Conference attendees provided examples:
| All West Virginia community health centers have applied for and received federal stimulus grants to expand and improve their physical facilities. Most are adding staff with health-reform dollars. "We're getting ready for many thousands more patients," state Primary Care Association director Louise Reese said.
| In 2009, West Virginia applied for and got a $36 million federal grant to help design an online insurance marketplace and expand the state's use of electronic technology to make care less costly and more efficient. "That grant puts us far ahead of the curve," Perry Bryant, director of West Virginians for Affordable Healthcare, said.
| The state Bureau for Public Health secured funding to work with local health departments to upgrade their operation and get ready for the new system. "The landscape is shifting, and community health centers, health departments, hospitals, are all finding their best roles," said Joe Barker, who directs the Office of Community Health Systems.
"West Virginia also faces unusual challenges," Blum said.
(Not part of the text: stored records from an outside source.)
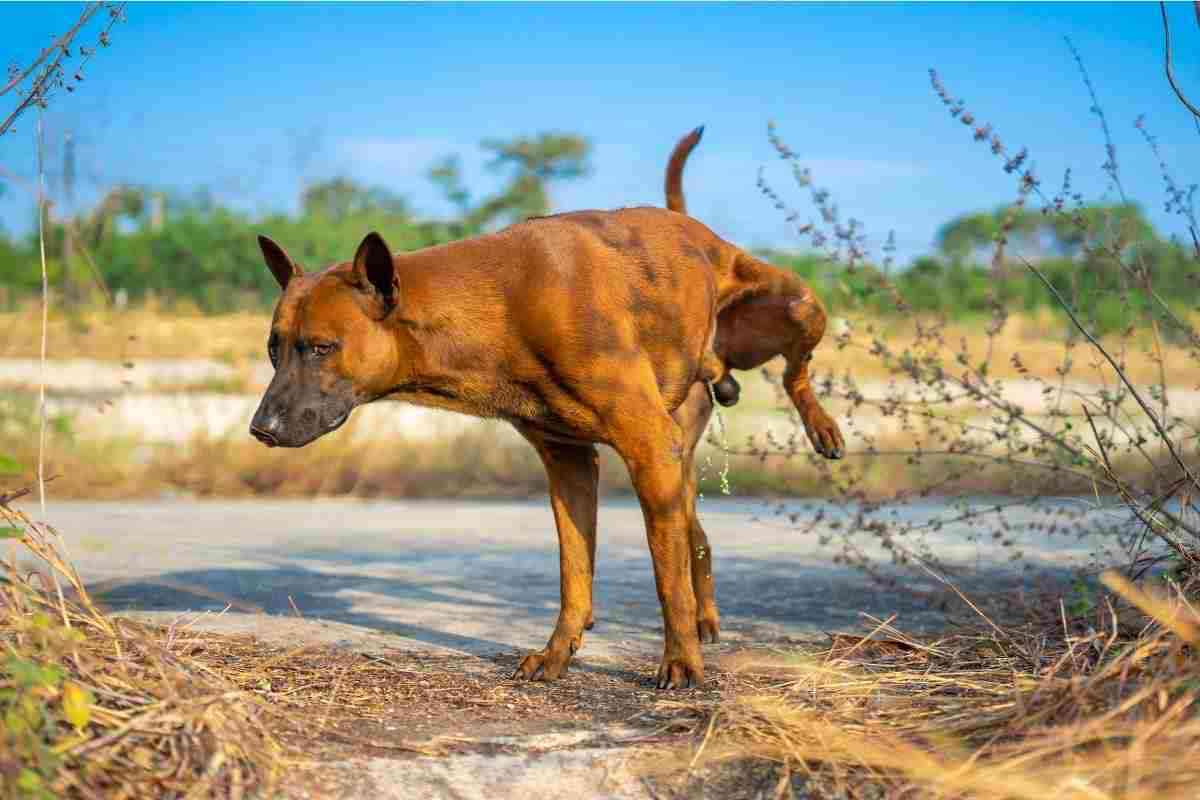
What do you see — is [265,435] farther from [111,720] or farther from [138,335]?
[138,335]

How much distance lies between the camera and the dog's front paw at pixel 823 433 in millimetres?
Result: 5491

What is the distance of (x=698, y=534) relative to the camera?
562 centimetres

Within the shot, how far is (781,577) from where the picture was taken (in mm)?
7047

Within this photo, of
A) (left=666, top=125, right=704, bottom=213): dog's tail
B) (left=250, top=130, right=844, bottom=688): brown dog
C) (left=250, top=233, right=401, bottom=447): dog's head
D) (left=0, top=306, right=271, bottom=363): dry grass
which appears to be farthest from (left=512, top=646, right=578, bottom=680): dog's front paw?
(left=0, top=306, right=271, bottom=363): dry grass

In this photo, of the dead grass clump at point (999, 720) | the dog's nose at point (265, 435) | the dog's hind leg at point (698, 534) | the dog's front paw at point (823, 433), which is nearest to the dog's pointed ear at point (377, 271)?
the dog's nose at point (265, 435)

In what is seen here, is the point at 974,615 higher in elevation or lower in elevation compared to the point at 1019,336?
lower

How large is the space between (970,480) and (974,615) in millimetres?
5815

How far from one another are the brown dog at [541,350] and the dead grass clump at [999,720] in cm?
71

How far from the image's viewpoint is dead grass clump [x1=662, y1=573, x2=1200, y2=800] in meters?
2.90

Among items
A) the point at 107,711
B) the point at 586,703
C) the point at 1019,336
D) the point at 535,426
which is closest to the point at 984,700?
the point at 586,703

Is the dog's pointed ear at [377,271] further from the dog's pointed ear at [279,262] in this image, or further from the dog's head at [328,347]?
the dog's pointed ear at [279,262]

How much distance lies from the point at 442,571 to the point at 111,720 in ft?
13.8

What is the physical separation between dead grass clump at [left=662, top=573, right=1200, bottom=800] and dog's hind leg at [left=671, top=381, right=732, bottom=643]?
1.01 meters

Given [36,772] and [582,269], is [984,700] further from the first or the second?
[36,772]
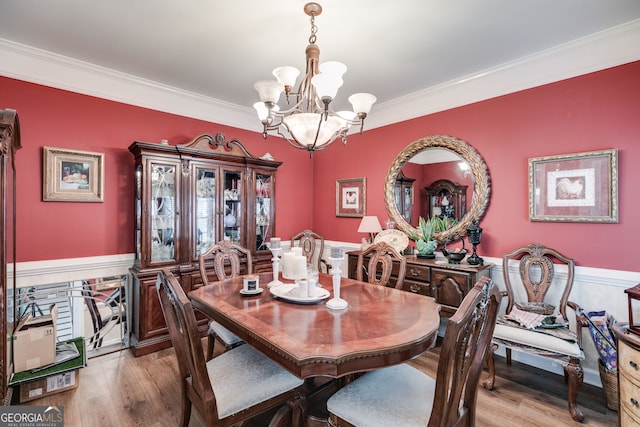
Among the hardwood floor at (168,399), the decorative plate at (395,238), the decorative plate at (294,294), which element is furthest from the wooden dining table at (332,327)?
the decorative plate at (395,238)

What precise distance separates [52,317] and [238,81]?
2612 millimetres

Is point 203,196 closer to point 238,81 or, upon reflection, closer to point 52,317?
point 238,81

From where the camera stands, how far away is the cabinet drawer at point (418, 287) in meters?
2.83

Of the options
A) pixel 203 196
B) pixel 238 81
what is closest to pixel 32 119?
pixel 203 196

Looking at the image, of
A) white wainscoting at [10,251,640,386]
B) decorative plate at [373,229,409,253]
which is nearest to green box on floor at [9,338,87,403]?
white wainscoting at [10,251,640,386]

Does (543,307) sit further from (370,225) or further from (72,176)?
(72,176)

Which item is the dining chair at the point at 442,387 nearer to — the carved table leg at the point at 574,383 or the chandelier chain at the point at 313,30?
the carved table leg at the point at 574,383

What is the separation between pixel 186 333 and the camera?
1.33 m

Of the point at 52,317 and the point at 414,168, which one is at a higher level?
the point at 414,168

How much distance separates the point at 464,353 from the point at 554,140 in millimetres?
2272

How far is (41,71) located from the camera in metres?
2.60

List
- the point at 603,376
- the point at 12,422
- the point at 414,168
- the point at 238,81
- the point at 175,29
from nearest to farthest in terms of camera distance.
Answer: the point at 12,422 → the point at 603,376 → the point at 175,29 → the point at 238,81 → the point at 414,168

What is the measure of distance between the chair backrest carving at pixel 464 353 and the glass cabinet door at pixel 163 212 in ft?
9.02

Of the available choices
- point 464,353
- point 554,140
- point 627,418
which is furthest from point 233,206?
point 627,418
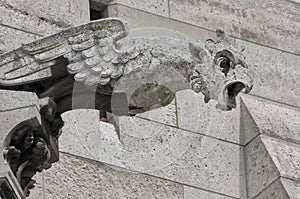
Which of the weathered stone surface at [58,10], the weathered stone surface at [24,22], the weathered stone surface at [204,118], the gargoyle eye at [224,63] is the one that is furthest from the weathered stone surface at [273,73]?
the gargoyle eye at [224,63]

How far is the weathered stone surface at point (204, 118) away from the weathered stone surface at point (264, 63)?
12.7 inches

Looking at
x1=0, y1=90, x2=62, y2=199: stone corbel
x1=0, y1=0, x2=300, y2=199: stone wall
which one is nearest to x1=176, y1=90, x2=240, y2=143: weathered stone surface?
x1=0, y1=0, x2=300, y2=199: stone wall

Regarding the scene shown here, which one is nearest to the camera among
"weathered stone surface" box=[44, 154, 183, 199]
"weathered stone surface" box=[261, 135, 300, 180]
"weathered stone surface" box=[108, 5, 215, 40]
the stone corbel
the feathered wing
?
the stone corbel

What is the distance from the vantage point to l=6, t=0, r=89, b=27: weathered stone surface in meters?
8.42

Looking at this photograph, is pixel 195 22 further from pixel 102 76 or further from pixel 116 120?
pixel 102 76

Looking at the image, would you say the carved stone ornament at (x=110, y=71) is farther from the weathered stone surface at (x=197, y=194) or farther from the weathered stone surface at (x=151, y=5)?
the weathered stone surface at (x=151, y=5)

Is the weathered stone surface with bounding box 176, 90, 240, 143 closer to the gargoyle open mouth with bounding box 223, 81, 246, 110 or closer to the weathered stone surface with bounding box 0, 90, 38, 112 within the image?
the gargoyle open mouth with bounding box 223, 81, 246, 110

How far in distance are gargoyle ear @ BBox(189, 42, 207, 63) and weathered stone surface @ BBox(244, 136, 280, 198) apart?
2444 millimetres

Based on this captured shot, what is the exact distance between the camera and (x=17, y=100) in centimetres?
634

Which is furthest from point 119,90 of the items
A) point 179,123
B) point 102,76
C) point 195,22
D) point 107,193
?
point 195,22

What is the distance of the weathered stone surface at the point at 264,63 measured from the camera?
9.09 metres

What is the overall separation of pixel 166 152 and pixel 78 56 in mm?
2147

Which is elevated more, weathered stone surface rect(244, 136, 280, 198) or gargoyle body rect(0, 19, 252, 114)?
gargoyle body rect(0, 19, 252, 114)

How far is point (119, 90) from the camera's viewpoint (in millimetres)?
6371
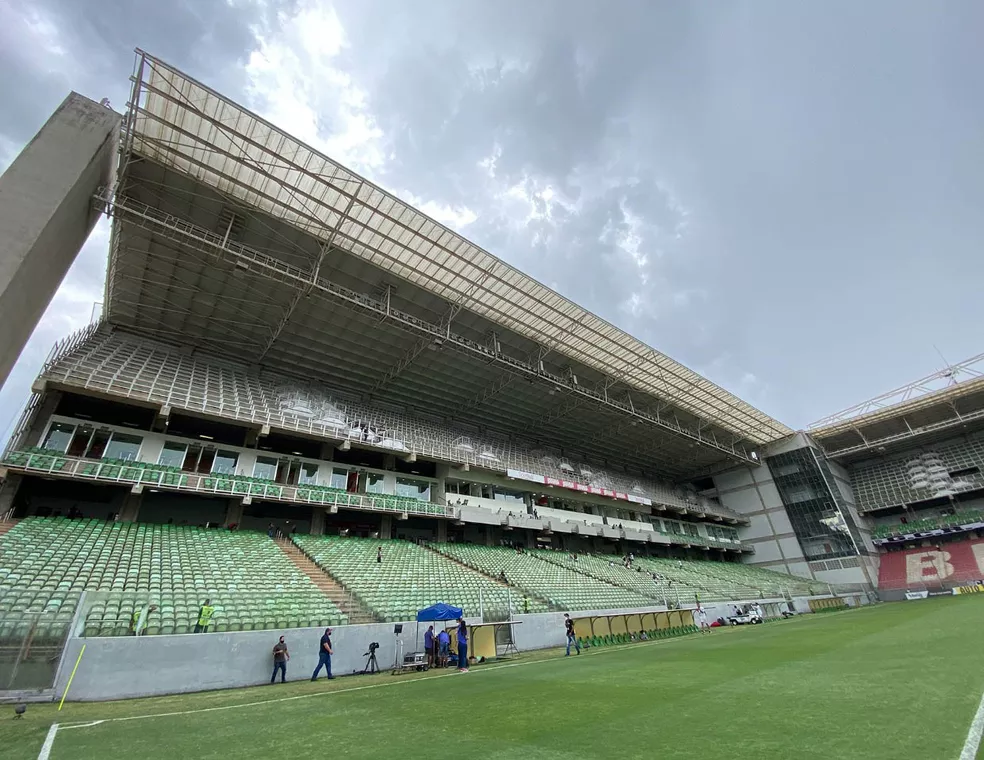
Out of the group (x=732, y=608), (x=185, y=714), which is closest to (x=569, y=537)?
(x=732, y=608)

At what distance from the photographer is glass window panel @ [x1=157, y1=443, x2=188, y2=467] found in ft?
69.2

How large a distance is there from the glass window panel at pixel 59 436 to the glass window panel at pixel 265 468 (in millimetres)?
7530

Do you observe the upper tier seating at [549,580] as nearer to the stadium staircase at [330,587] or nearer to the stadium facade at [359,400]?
the stadium facade at [359,400]

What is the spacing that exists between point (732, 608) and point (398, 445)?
22.6 meters

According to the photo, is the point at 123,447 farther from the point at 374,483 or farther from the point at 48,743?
the point at 48,743

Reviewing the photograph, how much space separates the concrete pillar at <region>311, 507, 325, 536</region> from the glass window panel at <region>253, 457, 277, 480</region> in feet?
9.86

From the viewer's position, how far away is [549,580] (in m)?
23.7

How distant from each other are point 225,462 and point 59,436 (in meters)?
6.46

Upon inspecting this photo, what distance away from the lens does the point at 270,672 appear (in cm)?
1133

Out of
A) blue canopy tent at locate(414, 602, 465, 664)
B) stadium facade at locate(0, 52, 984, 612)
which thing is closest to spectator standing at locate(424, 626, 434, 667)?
blue canopy tent at locate(414, 602, 465, 664)

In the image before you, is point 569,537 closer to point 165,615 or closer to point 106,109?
point 165,615

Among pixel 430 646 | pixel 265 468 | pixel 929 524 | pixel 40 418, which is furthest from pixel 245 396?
pixel 929 524

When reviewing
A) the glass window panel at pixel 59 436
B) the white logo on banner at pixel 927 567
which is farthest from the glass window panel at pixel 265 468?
the white logo on banner at pixel 927 567

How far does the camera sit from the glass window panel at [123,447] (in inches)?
784
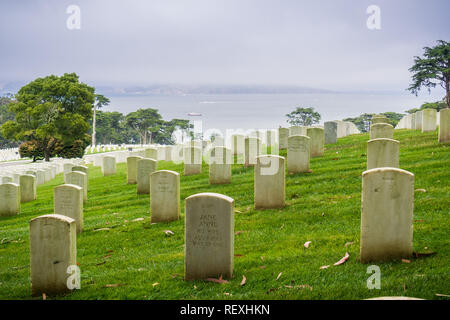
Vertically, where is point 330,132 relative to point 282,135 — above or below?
above

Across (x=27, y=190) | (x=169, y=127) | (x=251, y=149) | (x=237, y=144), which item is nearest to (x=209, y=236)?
(x=251, y=149)

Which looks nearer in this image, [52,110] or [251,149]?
[251,149]

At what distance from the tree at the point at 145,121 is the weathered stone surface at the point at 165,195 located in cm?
6744

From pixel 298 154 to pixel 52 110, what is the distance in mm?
34160

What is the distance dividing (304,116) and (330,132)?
137 feet

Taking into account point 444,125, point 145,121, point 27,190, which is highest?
point 145,121

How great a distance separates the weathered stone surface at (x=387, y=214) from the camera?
585 cm

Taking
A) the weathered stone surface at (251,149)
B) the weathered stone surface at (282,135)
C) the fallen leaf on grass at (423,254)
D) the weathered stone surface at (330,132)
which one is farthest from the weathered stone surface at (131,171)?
the fallen leaf on grass at (423,254)

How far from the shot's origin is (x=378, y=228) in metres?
5.93

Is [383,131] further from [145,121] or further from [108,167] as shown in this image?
[145,121]

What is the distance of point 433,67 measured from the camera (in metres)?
43.2

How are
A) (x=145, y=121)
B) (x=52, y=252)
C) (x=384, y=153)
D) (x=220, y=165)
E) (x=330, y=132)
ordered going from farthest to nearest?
(x=145, y=121)
(x=330, y=132)
(x=220, y=165)
(x=384, y=153)
(x=52, y=252)

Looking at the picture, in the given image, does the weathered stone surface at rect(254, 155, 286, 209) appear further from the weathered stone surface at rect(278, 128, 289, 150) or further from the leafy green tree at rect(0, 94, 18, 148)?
the leafy green tree at rect(0, 94, 18, 148)

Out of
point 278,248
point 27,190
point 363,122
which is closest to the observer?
point 278,248
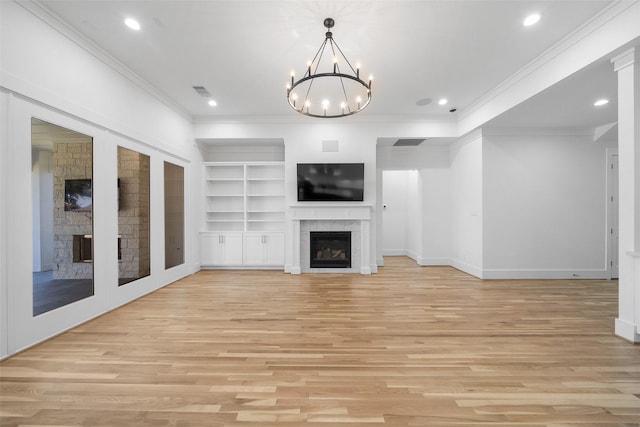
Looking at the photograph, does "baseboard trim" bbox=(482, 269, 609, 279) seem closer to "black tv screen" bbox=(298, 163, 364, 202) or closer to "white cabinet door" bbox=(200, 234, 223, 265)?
"black tv screen" bbox=(298, 163, 364, 202)

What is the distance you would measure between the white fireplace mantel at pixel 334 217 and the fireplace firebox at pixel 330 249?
0.28m

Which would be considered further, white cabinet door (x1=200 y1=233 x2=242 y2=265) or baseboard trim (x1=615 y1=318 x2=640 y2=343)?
white cabinet door (x1=200 y1=233 x2=242 y2=265)

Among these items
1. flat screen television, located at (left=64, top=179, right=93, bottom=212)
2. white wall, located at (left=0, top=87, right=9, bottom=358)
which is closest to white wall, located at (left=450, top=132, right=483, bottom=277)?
flat screen television, located at (left=64, top=179, right=93, bottom=212)

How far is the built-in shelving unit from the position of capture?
5.99 meters

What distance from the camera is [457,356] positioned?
2.31m

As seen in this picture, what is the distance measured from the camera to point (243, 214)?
20.8 feet

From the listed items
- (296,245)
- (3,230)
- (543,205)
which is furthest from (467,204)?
(3,230)

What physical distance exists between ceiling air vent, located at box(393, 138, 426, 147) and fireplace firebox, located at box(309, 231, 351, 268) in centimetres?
238

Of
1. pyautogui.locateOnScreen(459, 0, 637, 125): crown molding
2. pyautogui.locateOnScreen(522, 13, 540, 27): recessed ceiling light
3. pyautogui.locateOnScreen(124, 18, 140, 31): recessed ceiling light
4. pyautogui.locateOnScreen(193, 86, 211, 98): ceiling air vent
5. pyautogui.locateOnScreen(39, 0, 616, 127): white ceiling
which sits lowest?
pyautogui.locateOnScreen(459, 0, 637, 125): crown molding

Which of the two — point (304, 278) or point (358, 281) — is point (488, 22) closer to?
point (358, 281)

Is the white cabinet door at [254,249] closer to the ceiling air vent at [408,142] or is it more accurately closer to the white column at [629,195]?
the ceiling air vent at [408,142]

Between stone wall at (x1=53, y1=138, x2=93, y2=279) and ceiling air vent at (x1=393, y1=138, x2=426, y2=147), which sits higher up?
ceiling air vent at (x1=393, y1=138, x2=426, y2=147)

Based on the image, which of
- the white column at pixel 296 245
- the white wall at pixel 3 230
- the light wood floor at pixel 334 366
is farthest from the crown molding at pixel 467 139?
the white wall at pixel 3 230

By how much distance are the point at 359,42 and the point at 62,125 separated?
337 centimetres
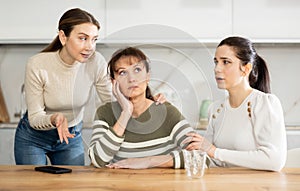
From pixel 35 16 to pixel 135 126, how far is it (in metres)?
1.64

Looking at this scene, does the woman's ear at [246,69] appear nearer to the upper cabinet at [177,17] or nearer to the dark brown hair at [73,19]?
the dark brown hair at [73,19]

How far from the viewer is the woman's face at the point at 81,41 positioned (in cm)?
185

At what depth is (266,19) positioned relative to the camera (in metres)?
3.11

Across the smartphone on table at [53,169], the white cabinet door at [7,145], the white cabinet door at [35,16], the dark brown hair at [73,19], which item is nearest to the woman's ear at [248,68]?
the dark brown hair at [73,19]

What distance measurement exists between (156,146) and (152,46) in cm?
31

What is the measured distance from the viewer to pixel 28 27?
3.12 m

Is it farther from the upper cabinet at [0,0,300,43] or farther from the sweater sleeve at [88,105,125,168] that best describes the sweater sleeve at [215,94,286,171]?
the upper cabinet at [0,0,300,43]

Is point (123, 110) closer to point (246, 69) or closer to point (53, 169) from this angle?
point (53, 169)

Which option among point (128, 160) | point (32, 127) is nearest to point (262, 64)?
point (128, 160)

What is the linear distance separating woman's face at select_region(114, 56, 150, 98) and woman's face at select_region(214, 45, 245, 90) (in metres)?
0.28

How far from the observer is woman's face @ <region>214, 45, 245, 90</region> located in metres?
1.82

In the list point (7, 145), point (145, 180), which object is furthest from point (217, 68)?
point (7, 145)

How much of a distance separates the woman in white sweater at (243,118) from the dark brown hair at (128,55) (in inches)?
8.7

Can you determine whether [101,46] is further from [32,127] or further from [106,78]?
[32,127]
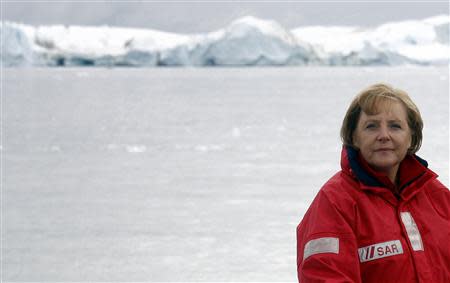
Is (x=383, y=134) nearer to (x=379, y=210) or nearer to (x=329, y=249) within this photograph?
(x=379, y=210)

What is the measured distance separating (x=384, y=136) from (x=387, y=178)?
102 millimetres

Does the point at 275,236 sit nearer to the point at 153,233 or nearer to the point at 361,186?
the point at 153,233

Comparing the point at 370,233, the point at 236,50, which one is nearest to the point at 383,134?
the point at 370,233

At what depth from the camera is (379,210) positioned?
76.8 inches

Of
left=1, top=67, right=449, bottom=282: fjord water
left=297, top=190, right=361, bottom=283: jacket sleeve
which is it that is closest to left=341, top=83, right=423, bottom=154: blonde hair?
left=297, top=190, right=361, bottom=283: jacket sleeve

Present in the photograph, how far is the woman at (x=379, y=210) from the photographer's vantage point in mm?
1893

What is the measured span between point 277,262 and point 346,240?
13.1 feet

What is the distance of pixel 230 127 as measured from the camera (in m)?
20.6

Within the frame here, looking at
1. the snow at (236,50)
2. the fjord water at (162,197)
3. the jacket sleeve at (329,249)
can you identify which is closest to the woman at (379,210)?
the jacket sleeve at (329,249)

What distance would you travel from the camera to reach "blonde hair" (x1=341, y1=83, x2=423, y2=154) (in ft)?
6.62

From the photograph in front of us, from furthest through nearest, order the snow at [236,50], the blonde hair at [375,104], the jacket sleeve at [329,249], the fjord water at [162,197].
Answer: the snow at [236,50]
the fjord water at [162,197]
the blonde hair at [375,104]
the jacket sleeve at [329,249]

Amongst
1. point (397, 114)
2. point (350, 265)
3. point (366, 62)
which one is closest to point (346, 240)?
point (350, 265)

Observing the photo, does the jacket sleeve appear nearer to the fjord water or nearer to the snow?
the fjord water

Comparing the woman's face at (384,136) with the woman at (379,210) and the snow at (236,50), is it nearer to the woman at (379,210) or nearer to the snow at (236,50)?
the woman at (379,210)
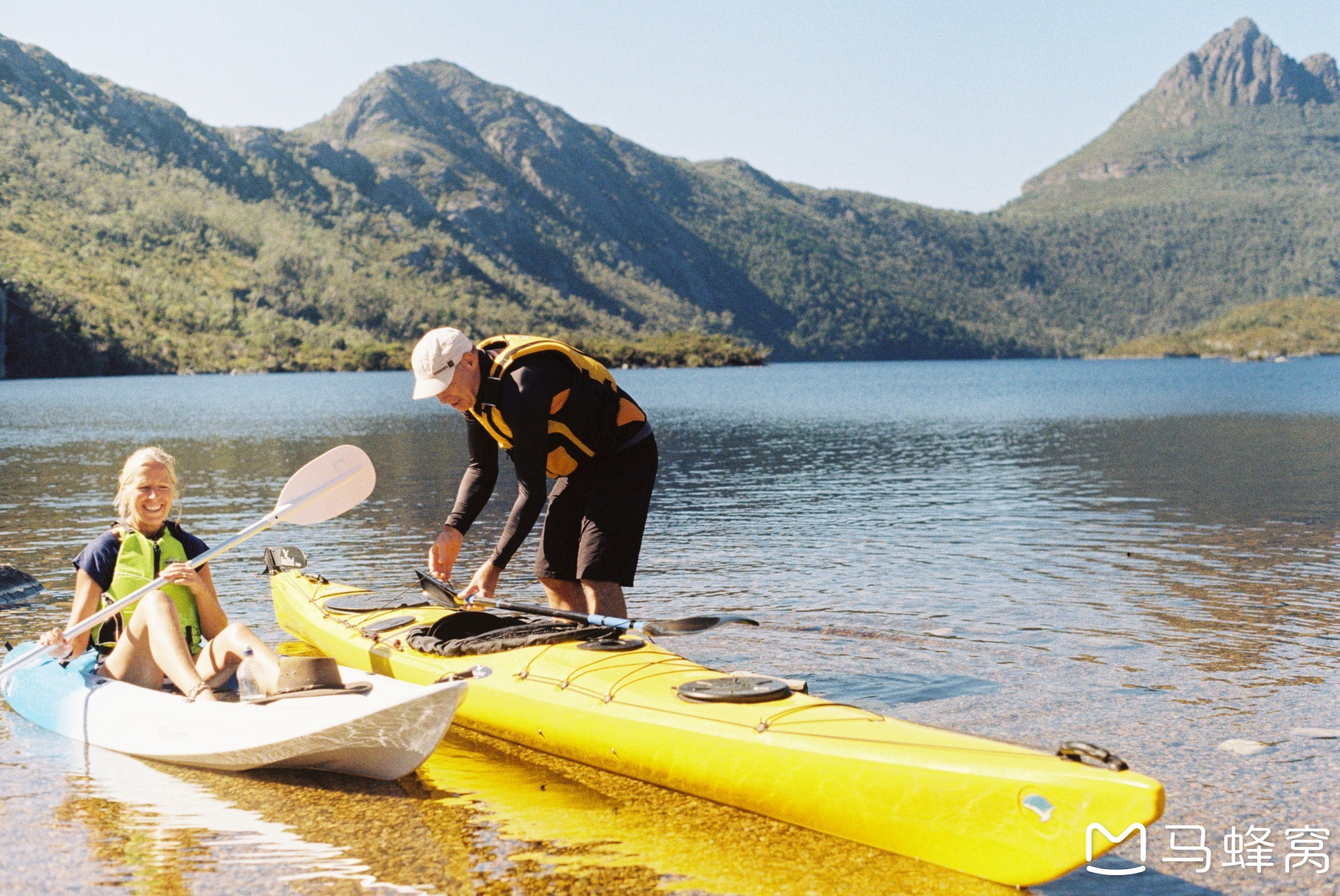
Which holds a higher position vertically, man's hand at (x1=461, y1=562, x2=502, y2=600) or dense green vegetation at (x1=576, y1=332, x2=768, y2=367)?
dense green vegetation at (x1=576, y1=332, x2=768, y2=367)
Health care costs 13 percent more in West Virginia than the national average, he noted, and 80 percent of the state's health-care costs are associated with chronic disease, "alarming rates of juvenile diabetes, stroke, heart disease, and hypertension."
Health-care premiums rose four times faster than wages in West Virginia since 2000, Stoll said.
"We have been touted as the most unhealthy state in so many categories, and we know we can do so much better than that," Gov. Joe Manchin told the conference earlier in the day. "The jury is still out on what the final result will be, but we can't stay where we have been and get results."
The new law will primarily benefit working people, Manchin said. "Working people are the main vulnerable group we have out there," he said.